**Dataset content**

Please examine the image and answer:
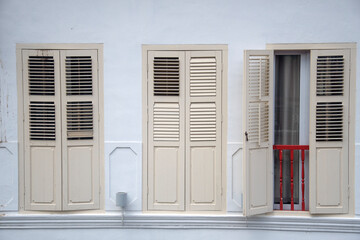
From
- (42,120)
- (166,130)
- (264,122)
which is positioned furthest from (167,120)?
(42,120)

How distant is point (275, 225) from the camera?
4.93 metres

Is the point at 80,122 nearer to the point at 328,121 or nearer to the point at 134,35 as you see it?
the point at 134,35

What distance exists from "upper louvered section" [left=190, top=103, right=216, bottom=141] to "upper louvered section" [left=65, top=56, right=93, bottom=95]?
140 centimetres

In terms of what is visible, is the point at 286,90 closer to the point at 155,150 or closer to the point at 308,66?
the point at 308,66

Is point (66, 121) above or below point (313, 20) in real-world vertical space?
below

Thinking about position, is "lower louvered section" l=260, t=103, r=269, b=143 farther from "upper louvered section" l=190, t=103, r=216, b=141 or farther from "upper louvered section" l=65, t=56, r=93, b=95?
"upper louvered section" l=65, t=56, r=93, b=95

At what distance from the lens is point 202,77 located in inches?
193

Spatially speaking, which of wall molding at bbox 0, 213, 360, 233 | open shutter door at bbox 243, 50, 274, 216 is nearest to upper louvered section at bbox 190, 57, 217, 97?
open shutter door at bbox 243, 50, 274, 216

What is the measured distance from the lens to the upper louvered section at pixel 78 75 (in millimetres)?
4934

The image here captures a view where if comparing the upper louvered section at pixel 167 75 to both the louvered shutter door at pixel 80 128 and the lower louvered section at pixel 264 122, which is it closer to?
the louvered shutter door at pixel 80 128

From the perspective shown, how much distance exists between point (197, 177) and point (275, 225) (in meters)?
1.20

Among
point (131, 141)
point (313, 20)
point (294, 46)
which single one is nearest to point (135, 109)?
point (131, 141)

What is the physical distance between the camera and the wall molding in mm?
4906

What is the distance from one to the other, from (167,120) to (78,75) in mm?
1303
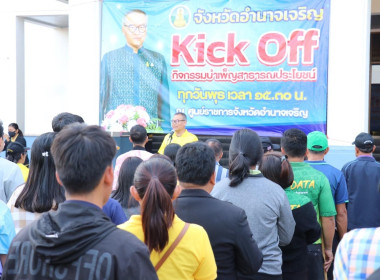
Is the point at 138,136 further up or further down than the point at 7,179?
further up

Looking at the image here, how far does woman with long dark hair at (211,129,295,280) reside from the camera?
308cm

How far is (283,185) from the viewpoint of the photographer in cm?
357

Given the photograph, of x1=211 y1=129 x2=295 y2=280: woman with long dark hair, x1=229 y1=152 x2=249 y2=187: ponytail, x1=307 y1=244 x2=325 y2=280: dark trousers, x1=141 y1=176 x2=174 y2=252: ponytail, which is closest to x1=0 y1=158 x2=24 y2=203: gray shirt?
x1=211 y1=129 x2=295 y2=280: woman with long dark hair

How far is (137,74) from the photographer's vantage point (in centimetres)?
943

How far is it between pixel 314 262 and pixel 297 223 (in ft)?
1.71

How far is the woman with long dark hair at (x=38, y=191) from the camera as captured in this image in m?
2.77

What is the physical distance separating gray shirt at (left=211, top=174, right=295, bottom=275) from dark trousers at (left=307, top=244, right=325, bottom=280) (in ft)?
2.48

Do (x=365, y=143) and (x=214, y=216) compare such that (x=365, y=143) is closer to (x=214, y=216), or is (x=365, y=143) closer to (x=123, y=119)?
(x=214, y=216)

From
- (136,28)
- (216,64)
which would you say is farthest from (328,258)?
(136,28)

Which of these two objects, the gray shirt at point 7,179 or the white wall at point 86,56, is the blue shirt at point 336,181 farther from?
the white wall at point 86,56

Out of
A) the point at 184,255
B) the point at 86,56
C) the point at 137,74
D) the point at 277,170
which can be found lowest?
the point at 184,255

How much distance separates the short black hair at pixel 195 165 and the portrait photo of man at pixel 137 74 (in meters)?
6.55

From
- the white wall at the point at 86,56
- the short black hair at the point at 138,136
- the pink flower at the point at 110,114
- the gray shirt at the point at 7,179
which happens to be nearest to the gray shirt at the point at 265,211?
the gray shirt at the point at 7,179

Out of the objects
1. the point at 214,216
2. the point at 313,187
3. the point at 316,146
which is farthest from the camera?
the point at 316,146
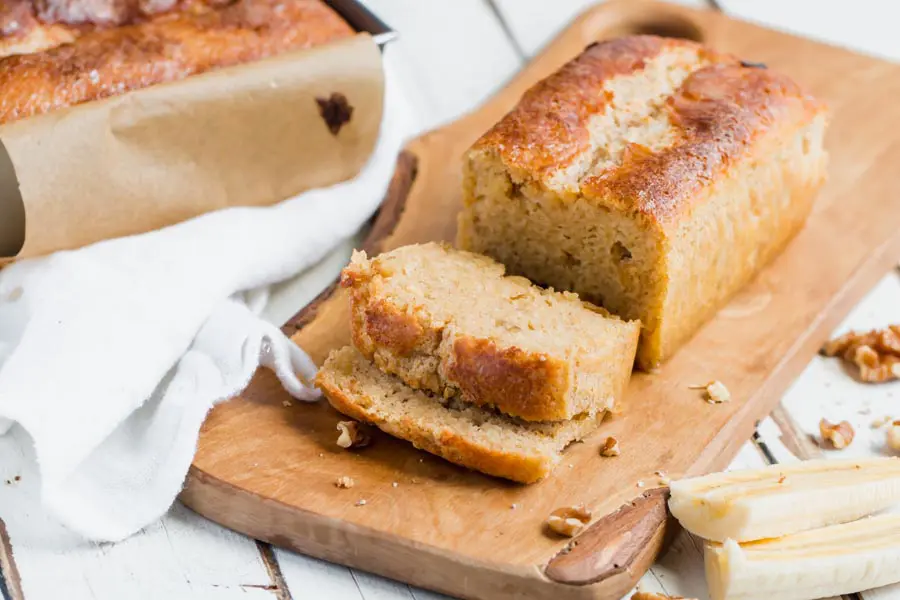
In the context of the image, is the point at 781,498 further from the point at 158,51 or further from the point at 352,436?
the point at 158,51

**Task objective**
Could you output the entire listing above word for word, leaving out the pictures?

**Result of this task**
Please examine the image and answer:
From
- (42,120)
- (166,130)
- (264,122)
which is positioned furthest from (167,120)?
(42,120)

How distant is point (275, 225) from the camera?
4.93 metres

Is the point at 80,122 nearer to the point at 328,121 or nearer to the point at 134,35 as you see it?
the point at 134,35

What distance exists from "upper louvered section" [left=190, top=103, right=216, bottom=141] to "upper louvered section" [left=65, top=56, right=93, bottom=95]?
140 centimetres

In terms of what is visible, is the point at 286,90 closer to the point at 155,150 or closer to the point at 308,66?
the point at 308,66

Is point (66, 121) above or below point (313, 20) in real-world vertical space?
below

Thinking about position, is "lower louvered section" l=260, t=103, r=269, b=143 farther from "upper louvered section" l=190, t=103, r=216, b=141 or farther from "upper louvered section" l=65, t=56, r=93, b=95?
"upper louvered section" l=65, t=56, r=93, b=95

At what distance from the lens is point 202,77 located in inches?
193

Spatially speaking, which of wall molding at bbox 0, 213, 360, 233 | open shutter door at bbox 243, 50, 274, 216 is nearest to upper louvered section at bbox 190, 57, 217, 97?
open shutter door at bbox 243, 50, 274, 216

What is the measured distance from the lens to the upper louvered section at pixel 78 75 (in millimetres)?
4934

The image here captures a view where if comparing the upper louvered section at pixel 167 75 to both the louvered shutter door at pixel 80 128 and the lower louvered section at pixel 264 122, which is it closer to?
the louvered shutter door at pixel 80 128

From the perspective shown, how much distance exists between point (197, 177) and point (275, 225) (in meters)?
1.20

Among
point (131, 141)
point (313, 20)
point (294, 46)
which single one is nearest to point (135, 109)?
point (131, 141)

What is the physical distance between the camera and the wall molding in mm?
4906

What is the distance from one to the other, from (167,120) to (78,75) in mm?
1303
Is the point at 138,136 further up or further down than the point at 7,179?
further up

Looking at the image here, how far does woman with long dark hair at (211,129,295,280) reside from the camera?
308cm

How far is (283,185) from the viewpoint of the photographer in cm?
357

Given the photograph, of x1=211 y1=129 x2=295 y2=280: woman with long dark hair, x1=229 y1=152 x2=249 y2=187: ponytail, x1=307 y1=244 x2=325 y2=280: dark trousers, x1=141 y1=176 x2=174 y2=252: ponytail, which is closest to x1=0 y1=158 x2=24 y2=203: gray shirt?
x1=211 y1=129 x2=295 y2=280: woman with long dark hair

How far is (137,74) from the photographer's vantage point (in centimetres)?
943

How far is it between pixel 314 262 and pixel 297 223 (in ft)?
1.71

How far is the woman with long dark hair at (x=38, y=191) from the camera as captured in this image in m?
2.77

What is the physical distance separating gray shirt at (left=211, top=174, right=295, bottom=275) from dark trousers at (left=307, top=244, right=325, bottom=280) (in ft)?
2.48

Do (x=365, y=143) and (x=214, y=216) compare such that (x=365, y=143) is closer to (x=214, y=216), or is (x=365, y=143) closer to (x=123, y=119)?
(x=214, y=216)

From
- (136,28)
- (216,64)
which would you say is farthest from (328,258)?
(136,28)

Which of these two objects, the gray shirt at point 7,179 or the white wall at point 86,56, is the blue shirt at point 336,181 farther from?
the white wall at point 86,56

Out of
A) the point at 184,255
B) the point at 86,56
C) the point at 137,74
D) the point at 277,170
which can be found lowest?
the point at 184,255

How much distance separates the short black hair at pixel 195 165 and the portrait photo of man at pixel 137 74 (in meters)?
6.55

From
- the white wall at the point at 86,56
- the short black hair at the point at 138,136
- the pink flower at the point at 110,114
- the gray shirt at the point at 7,179
which happens to be nearest to the gray shirt at the point at 265,211?
the gray shirt at the point at 7,179

Out of the objects
1. the point at 214,216
2. the point at 313,187
3. the point at 316,146
which is farthest from the camera?
the point at 316,146
In the context of the image, is the point at 781,498 further from the point at 158,51 or further from the point at 352,436?
the point at 158,51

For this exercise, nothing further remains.